La ilusión de la libertad
Formalmente,
la Primera Enmienda sigue intacta. Nadie va a la cárcel por burlarse de
un político o un líder mediático. Pero el castigo llega por otras vías:
contratos suspendidos, programas cancelados, presión corporativa y
linchamientos digitales. Es una censura disfrazada de “decisiones
empresariales” o de “corrección moral”, que en realidad opera como un
control ideológico.
El fascismo corporativo-mediático
El
fascismo del siglo XXI no necesita botas ni marchas. Se ejerce a través
de conglomerados mediáticos, redes sociales y campañas de desprestigio.
El mensaje es claro: quien cuestione a los protegidos del sistema será
sancionado.

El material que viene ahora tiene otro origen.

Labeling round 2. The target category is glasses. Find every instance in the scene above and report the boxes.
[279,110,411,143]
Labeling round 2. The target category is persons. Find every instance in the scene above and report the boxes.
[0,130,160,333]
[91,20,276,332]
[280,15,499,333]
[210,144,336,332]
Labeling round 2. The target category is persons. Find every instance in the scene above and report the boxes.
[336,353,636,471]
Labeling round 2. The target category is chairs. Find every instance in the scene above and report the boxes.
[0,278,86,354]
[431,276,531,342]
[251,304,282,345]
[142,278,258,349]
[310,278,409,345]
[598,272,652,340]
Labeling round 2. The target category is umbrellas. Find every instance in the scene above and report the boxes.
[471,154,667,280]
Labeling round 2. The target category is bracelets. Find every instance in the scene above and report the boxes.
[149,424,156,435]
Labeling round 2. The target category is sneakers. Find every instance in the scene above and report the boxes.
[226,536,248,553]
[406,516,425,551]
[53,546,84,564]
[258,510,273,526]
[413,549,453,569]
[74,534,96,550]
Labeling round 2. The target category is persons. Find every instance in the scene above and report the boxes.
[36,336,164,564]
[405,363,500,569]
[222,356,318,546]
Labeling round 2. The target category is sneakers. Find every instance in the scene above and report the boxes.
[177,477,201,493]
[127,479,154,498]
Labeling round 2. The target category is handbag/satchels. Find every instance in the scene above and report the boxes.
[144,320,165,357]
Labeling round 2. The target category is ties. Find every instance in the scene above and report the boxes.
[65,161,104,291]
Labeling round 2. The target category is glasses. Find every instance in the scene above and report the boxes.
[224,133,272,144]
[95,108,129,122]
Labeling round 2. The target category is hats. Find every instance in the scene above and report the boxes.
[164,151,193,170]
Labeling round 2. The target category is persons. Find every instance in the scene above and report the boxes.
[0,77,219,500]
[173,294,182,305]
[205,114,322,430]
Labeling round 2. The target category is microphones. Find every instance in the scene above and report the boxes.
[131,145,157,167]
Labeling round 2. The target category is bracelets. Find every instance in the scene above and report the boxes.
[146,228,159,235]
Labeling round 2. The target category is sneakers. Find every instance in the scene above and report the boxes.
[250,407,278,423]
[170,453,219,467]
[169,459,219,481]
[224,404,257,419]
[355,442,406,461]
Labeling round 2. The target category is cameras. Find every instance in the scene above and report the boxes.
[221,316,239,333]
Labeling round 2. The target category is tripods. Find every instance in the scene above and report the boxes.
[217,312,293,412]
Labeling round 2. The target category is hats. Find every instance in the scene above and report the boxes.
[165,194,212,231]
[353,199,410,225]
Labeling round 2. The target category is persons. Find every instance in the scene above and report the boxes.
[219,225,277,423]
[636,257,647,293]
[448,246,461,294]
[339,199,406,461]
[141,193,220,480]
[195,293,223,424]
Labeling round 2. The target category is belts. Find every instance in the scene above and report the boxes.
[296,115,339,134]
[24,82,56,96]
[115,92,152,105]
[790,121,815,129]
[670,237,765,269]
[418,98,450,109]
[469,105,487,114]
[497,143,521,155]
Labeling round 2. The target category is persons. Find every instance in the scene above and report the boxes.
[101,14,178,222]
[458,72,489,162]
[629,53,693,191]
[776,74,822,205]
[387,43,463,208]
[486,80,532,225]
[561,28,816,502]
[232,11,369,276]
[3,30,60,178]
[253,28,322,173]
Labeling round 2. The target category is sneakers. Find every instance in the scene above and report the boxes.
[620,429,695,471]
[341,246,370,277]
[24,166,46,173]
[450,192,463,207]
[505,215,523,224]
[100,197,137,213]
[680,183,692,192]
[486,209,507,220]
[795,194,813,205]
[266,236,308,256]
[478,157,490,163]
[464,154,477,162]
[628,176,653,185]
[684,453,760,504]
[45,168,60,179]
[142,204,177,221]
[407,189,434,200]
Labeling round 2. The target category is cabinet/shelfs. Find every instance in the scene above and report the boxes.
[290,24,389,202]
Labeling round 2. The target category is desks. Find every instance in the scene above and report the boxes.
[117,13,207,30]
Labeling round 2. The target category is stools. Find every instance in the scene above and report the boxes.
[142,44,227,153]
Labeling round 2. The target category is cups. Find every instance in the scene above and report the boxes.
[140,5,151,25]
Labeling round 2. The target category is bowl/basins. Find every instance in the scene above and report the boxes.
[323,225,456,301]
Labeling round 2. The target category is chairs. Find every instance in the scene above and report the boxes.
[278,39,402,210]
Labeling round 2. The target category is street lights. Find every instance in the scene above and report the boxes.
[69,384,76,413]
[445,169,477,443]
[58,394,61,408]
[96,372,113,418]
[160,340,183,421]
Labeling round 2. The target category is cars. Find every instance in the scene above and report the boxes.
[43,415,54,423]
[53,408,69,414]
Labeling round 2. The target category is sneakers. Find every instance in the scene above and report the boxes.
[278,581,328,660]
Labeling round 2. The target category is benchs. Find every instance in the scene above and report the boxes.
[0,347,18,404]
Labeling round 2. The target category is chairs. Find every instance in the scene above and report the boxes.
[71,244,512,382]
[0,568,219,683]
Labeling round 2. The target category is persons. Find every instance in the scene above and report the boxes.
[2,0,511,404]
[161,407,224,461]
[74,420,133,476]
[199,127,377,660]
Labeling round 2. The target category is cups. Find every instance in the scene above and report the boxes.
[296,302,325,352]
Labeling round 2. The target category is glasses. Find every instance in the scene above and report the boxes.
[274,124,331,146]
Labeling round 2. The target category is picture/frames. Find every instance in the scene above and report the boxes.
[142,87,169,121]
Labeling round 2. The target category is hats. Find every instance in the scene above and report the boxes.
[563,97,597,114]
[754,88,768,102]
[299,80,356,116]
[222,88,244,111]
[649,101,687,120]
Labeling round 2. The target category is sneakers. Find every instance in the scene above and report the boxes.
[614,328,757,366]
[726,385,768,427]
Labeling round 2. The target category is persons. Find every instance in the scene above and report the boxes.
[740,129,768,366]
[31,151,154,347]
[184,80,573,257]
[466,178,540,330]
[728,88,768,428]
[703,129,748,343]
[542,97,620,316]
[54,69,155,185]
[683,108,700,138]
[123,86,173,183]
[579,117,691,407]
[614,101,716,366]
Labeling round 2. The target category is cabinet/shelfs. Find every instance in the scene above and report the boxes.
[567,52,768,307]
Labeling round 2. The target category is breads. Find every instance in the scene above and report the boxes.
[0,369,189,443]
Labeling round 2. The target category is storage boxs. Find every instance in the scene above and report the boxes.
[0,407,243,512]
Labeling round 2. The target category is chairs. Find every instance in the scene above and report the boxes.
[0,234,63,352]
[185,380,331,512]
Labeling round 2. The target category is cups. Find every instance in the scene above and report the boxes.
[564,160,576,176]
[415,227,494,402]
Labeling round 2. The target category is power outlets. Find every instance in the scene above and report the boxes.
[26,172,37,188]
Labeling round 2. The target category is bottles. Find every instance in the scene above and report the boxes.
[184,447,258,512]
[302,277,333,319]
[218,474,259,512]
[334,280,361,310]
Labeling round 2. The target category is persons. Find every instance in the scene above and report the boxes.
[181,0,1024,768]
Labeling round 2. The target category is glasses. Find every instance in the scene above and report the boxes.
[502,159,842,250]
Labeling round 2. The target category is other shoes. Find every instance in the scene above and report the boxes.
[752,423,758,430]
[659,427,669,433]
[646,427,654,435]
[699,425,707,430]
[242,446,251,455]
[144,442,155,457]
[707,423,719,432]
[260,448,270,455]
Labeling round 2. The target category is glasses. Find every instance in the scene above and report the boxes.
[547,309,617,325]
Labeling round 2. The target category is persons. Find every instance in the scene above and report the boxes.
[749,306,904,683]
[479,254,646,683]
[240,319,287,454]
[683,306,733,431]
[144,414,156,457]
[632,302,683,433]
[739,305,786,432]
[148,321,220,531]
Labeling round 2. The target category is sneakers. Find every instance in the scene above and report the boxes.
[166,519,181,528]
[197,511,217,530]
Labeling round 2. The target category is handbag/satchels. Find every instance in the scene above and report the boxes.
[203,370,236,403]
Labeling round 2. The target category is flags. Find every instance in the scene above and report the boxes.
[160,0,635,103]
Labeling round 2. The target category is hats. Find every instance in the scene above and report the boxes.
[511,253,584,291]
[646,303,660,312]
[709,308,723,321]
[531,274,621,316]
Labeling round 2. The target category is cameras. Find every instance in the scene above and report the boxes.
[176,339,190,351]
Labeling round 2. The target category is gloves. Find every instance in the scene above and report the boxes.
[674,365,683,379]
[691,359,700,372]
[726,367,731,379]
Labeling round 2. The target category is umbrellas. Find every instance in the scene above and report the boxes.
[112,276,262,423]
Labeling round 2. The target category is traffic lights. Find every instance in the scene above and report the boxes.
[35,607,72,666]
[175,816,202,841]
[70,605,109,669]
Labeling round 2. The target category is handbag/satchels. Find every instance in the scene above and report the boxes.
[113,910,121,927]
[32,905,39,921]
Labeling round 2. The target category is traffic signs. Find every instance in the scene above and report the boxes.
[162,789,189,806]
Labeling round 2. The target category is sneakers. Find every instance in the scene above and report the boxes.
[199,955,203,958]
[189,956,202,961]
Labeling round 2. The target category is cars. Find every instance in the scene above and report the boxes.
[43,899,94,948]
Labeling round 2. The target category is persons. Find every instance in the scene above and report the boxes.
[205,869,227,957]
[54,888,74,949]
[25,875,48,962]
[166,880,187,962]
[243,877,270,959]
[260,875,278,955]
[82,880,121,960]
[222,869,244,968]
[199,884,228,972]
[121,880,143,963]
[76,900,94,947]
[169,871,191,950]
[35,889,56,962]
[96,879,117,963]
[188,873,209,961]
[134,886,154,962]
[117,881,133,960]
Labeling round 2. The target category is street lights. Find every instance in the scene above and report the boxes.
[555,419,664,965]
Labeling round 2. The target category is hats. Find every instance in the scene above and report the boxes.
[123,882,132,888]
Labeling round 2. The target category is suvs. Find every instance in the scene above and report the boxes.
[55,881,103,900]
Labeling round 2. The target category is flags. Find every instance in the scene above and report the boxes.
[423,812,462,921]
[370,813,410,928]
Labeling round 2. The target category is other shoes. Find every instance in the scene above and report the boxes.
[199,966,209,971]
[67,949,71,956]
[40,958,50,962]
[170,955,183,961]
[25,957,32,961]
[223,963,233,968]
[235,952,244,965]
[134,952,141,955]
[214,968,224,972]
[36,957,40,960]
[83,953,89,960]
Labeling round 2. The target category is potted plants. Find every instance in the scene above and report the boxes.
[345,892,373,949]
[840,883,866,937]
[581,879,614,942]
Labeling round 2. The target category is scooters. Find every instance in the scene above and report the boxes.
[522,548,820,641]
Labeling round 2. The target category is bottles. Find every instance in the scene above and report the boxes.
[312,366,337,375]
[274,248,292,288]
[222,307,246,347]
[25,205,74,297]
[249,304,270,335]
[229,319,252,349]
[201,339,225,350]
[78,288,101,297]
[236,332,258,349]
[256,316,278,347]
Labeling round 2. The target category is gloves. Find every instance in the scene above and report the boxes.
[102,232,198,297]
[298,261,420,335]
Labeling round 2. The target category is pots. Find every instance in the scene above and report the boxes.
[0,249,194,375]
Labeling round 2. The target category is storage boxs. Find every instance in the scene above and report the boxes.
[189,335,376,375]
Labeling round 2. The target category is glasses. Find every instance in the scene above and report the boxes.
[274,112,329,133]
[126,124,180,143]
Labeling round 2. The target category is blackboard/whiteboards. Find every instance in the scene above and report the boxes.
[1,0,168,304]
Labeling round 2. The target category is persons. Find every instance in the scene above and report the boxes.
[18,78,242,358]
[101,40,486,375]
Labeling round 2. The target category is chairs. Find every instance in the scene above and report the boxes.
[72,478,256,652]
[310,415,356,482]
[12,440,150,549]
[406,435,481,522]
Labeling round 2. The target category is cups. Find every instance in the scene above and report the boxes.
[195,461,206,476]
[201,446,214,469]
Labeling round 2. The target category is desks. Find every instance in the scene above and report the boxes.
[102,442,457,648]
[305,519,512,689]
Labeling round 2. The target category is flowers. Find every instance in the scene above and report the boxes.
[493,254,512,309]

No se prohíbe hablar, pero se vuelve demasiado caro hacerlo.
La
autocensura es el gran triunfo de este modelo: periodistas, artistas y
comediantes aprenden a morderse la lengua antes de arriesgar su carrera.
Así, el discurso público se va empobreciendo, volviéndose cada vez más
dócil, más domesticado.
El papel de la sátira
La
comedia siempre ha sido una herramienta de resistencia. Desde
Aristófanes en la Atenas clásica hasta George Carlin en el siglo XX, el
humor ha servido para desnudar las hipocresías del poder. Castigar a un
comediante por ejercer esa función no es un asunto menor: es un ataque
directo a la posibilidad de pensar diferente y de reírse del emperador
desnudo.
Reflexión final
Lo
que está en juego no es solo la carrera de Jimmy Kimmel, sino el
derecho de toda una sociedad a escuchar voces incómodas. Cuando se
acalla la sátira, cuando el bufón deja de hacer reír al pueblo a costa
del rey, es porque la corte se ha vuelto demasiado peligrosa.
La
pregunta que queda en el aire es esta: ¿quién decide qué puede o no
puede decirse? Si la respuesta son los grandes empresarios, los medios
alineados y los políticos con piel delgada, entonces la libertad de
expresión ya no es un derecho: es una concesión precaria.
Epílogo satírico
Al final, lo que nos están diciendo es sencillo:
Puedes hablar libremente… siempre y cuando digas lo que ellos quieren oír.
Es
como un restaurante que presume tener “menú infinito”, pero en realidad
solo sirven hamburguesas con distinto envoltorio. ¿Quieres una opinión
vegetariana? Mala suerte, hoy solo hay hamburguesa de obediencia con
papas de autocensura.
Y
lo más irónico es que Charlie Kirk puede decir barbaridades cada semana,
pero cuando alguien se burla de él, resulta que la democracia se
tambalea. Parece que la piel del poder es tan delgada que ni un chiste
puede rozarla sin que armen un operativo de rescate nacional.
Si
Aristófanes viviera hoy, no lo dejarían estrenar en el teatro: lo
bajarían del escenario, lo cancelarían en Twitter y lo mandarían a pedir
disculpas en Good Morning America. Y Carlin, si resucitara, seguramente
volvería a morir… pero esta vez de risa, viendo cómo los gringos venden
la censura como “libertad responsable”.
Porque
eso es lo que quieren: ciudadanos responsables, calladitos, sonrientes y
dóciles… como clientes de Walmart un Black Friday.